■ Task brief
Return, in their exact form, the lines that lie between the start of the data below and the line containing "1) Část Rozvaha", with both ends included.

---*---

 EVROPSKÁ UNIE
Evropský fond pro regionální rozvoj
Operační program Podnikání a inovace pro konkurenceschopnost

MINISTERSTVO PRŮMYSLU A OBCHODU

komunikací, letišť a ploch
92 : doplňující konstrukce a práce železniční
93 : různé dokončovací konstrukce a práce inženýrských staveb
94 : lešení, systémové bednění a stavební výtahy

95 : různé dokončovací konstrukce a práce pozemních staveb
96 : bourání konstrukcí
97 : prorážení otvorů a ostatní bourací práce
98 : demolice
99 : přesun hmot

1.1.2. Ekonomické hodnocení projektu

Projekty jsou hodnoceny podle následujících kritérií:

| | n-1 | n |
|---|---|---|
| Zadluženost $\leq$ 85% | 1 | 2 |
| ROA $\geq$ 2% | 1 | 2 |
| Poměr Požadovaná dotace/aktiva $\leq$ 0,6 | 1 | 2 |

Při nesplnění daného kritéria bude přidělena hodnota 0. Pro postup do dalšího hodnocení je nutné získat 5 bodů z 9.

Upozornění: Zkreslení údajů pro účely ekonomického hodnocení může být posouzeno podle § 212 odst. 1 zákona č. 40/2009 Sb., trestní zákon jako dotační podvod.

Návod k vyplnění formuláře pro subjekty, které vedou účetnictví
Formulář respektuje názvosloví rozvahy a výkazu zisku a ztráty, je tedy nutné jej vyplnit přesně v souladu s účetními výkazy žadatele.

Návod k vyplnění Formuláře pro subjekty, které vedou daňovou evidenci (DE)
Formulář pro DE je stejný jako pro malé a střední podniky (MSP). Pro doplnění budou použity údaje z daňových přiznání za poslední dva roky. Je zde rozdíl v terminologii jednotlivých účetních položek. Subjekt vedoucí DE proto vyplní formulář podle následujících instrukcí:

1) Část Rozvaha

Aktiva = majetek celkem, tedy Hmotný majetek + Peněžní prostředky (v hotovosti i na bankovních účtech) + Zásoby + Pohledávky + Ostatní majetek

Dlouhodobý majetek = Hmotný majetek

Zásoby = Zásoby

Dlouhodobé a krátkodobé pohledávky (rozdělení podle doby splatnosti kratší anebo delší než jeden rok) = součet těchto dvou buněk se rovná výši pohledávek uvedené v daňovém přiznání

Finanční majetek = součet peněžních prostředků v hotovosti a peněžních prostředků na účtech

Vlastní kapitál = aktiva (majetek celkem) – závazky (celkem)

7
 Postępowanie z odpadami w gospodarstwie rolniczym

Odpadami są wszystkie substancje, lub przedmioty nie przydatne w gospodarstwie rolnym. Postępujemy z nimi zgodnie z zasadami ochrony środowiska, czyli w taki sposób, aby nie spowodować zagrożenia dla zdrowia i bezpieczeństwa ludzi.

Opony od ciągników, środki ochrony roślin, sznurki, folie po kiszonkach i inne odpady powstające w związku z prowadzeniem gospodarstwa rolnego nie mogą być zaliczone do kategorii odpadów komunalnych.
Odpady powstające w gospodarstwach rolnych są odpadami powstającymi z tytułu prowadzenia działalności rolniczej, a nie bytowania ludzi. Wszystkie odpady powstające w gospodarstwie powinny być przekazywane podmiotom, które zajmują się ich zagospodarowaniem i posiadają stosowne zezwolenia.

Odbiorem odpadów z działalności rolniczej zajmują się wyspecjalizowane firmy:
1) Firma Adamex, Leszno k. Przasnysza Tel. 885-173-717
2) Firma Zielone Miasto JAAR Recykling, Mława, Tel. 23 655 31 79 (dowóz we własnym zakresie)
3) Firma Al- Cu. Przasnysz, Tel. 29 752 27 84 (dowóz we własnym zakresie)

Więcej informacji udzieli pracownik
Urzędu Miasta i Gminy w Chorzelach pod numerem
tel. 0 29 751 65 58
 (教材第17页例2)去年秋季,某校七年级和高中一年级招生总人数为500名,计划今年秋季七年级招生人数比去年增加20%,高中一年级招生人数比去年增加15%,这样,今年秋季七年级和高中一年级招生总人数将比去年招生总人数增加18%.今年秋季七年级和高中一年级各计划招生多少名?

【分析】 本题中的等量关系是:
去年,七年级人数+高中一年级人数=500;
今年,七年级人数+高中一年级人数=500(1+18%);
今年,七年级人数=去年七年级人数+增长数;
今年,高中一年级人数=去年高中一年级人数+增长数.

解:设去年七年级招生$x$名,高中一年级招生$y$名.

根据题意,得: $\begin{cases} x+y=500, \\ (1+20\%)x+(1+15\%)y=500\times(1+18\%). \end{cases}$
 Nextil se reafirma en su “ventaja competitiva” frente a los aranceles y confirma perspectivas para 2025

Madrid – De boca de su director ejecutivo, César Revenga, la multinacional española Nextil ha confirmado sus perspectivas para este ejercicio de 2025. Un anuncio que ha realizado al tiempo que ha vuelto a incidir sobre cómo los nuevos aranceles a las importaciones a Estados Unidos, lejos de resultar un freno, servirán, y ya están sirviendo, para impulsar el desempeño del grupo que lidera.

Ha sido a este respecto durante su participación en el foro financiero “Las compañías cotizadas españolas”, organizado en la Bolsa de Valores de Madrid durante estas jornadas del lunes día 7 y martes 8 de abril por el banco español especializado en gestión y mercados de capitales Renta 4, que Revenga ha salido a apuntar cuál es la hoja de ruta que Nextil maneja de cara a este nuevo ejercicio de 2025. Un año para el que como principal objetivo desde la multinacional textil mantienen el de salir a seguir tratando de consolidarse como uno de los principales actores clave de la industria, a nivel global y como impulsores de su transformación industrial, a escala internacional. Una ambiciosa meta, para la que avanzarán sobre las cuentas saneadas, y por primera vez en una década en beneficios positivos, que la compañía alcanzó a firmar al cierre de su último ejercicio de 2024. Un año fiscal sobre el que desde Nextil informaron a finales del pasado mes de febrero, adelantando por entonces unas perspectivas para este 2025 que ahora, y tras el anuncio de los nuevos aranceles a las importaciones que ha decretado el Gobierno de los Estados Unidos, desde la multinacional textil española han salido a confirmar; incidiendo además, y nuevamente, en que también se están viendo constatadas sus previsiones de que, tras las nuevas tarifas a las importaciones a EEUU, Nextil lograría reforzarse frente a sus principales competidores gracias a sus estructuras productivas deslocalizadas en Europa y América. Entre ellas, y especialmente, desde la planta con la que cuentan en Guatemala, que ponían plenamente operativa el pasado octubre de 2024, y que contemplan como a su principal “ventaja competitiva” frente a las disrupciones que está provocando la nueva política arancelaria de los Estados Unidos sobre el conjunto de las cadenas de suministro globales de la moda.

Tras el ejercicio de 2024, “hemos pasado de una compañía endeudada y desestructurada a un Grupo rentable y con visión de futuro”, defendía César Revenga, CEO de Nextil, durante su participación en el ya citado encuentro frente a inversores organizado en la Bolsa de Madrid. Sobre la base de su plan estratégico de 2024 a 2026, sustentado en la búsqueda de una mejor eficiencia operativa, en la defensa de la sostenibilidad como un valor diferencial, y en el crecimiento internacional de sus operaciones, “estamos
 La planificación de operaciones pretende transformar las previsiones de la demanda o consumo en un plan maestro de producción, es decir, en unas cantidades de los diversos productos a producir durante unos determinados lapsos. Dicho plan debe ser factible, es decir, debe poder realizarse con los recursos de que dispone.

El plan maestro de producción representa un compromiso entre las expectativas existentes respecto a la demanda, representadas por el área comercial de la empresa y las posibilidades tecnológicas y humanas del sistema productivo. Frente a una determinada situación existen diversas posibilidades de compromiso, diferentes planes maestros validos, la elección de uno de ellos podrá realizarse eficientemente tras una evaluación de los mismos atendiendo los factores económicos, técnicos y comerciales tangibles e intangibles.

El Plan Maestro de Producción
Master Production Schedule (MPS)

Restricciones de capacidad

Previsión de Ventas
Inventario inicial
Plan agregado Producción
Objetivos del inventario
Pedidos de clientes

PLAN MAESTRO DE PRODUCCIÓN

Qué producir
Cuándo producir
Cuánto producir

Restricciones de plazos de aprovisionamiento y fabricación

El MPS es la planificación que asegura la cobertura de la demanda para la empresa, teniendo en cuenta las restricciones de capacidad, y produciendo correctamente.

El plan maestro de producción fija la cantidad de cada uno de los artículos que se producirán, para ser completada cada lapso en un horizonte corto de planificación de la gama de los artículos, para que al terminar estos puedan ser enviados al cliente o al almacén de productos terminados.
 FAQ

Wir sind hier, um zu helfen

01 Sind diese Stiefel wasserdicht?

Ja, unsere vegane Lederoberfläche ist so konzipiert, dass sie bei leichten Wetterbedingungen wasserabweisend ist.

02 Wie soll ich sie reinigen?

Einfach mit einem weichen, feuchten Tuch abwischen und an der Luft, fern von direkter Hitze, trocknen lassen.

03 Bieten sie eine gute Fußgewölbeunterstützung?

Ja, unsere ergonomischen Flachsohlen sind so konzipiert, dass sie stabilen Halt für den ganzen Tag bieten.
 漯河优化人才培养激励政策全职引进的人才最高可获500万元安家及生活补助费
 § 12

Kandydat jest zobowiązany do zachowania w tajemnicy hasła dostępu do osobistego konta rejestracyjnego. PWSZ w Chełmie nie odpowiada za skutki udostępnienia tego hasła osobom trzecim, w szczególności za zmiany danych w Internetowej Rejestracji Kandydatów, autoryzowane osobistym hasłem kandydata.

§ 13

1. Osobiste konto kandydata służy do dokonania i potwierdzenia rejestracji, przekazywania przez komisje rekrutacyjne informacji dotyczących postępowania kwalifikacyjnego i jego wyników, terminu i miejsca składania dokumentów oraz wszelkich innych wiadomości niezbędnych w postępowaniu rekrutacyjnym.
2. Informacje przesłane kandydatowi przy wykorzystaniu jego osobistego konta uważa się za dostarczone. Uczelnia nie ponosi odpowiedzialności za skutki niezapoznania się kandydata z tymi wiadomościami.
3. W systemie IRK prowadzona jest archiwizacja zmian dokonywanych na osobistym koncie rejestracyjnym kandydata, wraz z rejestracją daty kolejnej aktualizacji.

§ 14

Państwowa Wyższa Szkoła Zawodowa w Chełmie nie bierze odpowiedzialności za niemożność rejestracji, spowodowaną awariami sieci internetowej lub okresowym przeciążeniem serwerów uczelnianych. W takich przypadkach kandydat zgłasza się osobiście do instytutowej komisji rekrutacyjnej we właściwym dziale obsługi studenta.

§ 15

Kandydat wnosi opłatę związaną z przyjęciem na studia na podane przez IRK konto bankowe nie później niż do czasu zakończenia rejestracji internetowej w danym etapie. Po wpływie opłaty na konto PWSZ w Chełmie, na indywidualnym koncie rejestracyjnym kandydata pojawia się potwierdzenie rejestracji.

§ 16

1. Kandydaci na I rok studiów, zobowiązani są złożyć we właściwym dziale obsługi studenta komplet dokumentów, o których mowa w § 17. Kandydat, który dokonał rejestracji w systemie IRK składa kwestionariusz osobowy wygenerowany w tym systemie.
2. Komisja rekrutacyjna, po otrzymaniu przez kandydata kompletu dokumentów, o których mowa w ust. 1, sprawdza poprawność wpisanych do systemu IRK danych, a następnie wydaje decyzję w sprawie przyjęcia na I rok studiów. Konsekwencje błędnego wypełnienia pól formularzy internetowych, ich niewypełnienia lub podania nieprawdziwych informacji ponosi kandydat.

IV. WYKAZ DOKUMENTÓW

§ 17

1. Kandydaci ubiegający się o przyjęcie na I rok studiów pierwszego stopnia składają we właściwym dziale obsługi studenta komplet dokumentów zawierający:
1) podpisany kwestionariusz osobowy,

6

---*---

■ Problem solution
 EVROPSKÁ UNIE
Evropský fond pro regionální rozvoj
Operační program Podnikání a inovace pro konkurenceschopnost

MINISTERSTVO PRŮMYSLU A OBCHODU

komunikací, letišť a ploch
92 : doplňující konstrukce a práce železniční
93 : různé dokončovací konstrukce a práce inženýrských staveb
94 : lešení, systémové bednění a stavební výtahy

95 : různé dokončovací konstrukce a práce pozemních staveb
96 : bourání konstrukcí
97 : prorážení otvorů a ostatní bourací práce
98 : demolice
99 : přesun hmot

1.1.2. Ekonomické hodnocení projektu

Projekty jsou hodnoceny podle následujících kritérií:

| | n-1 | n |
|---|---|---|
| Zadluženost $\leq$ 85% | 1 | 2 |
| ROA $\geq$ 2% | 1 | 2 |
| Poměr Požadovaná dotace/aktiva $\leq$ 0,6 | 1 | 2 |

Při nesplnění daného kritéria bude přidělena hodnota 0. Pro postup do dalšího hodnocení je nutné získat 5 bodů z 9.

Upozornění: Zkreslení údajů pro účely ekonomického hodnocení může být posouzeno podle § 212 odst. 1 zákona č. 40/2009 Sb., trestní zákon jako dotační podvod.

Návod k vyplnění formuláře pro subjekty, které vedou účetnictví
Formulář respektuje názvosloví rozvahy a výkazu zisku a ztráty, je tedy nutné jej vyplnit přesně v souladu s účetními výkazy žadatele.

Návod k vyplnění Formuláře pro subjekty, které vedou daňovou evidenci (DE)
Formulář pro DE je stejný jako pro malé a střední podniky (MSP). Pro doplnění budou použity údaje z daňových přiznání za poslední dva roky. Je zde rozdíl v terminologii jednotlivých účetních položek. Subjekt vedoucí DE proto vyplní formulář podle následujících instrukcí:

1) Část Rozvaha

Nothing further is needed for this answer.